Rocks have got some algae on them now and all the fish feed on them.
Really pleased with tank and the led lights at night are cool but hard to
get a photo.Video link below


----------



## severseas

Nice Work!

I didn't see any details on the glass installation. Did you use glass or acrylic? How thick, and how did you seal it?

Thanks!


----------



## Coln

Thanks, used glass 6.38 laminate and siliconed into the frame similar to photo


----------



## impeza

nice tank setup..a lot of good info!!


----------



## sulcata2big

thats an amazing tank, im sure *** seen it on another site.

mick


----------



## Coln

Yeah, its on a Lake Malawi uk site


----------



## Coln

Long overdue update


----------



## Coln

Added more pipe to rock piles for height but no weight gain, looks a lot better


----------



## Coln

Shows how much I know, piles of rocks like that do not work.
I'm going to fix sandstone for the background and have small
height of rocks round the base, prefer it already and only half done


----------



## iwade4fish

Someone should make that a feature tank in a forum!!!


----------



## Coln

:lol: :lol: :lol: you have some crazy ideas danny


----------



## iwade4fish

and this forums DIY section is full of them!!! :lol: :lol: :lol:


----------



## Chunkanese

Love the music in your new update. I also like your new rock set up, half the fun is just rescaping in my opinion!

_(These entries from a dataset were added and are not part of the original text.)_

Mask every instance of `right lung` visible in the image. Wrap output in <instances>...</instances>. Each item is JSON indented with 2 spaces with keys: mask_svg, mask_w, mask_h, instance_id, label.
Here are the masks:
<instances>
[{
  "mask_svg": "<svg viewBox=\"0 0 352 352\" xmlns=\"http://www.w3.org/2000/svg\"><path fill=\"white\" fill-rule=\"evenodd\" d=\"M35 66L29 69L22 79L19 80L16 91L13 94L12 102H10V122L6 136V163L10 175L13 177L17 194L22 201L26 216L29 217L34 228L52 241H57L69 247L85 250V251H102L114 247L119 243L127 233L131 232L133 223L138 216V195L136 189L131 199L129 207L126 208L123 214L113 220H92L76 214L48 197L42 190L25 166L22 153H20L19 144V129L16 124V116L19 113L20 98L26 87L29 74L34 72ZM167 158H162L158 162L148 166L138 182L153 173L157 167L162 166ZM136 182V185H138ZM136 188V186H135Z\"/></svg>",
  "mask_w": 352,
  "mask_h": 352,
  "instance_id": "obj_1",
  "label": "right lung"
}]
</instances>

I have also decided i will build one of these tanks 10 years from now when i own my own house. Until then i will have to stick with a 6 footer.


----------



## Coln

Have added three big rocks on top, fish are going all the way up the tank now, can't believe its coming up to three years since tank was made bigger still adapting the lighting mainly LEDs but still use the metal halide to get some algae on the rocks


----------



## SoDakCichlid

That looks so cool, Great work!


----------



## Coln

Thanks, it's hard to get photos of the tank to do it justice


----------



## vann59

Wow, looks great. The rocks are very dramatic now. Like an underwater 'stonehenge'. It would look good to perhaps stain or paint the window trim.


----------



## Coln

The wood is varnished to match the house finishings which are yellow pine should have made that
clearer in original post.


----------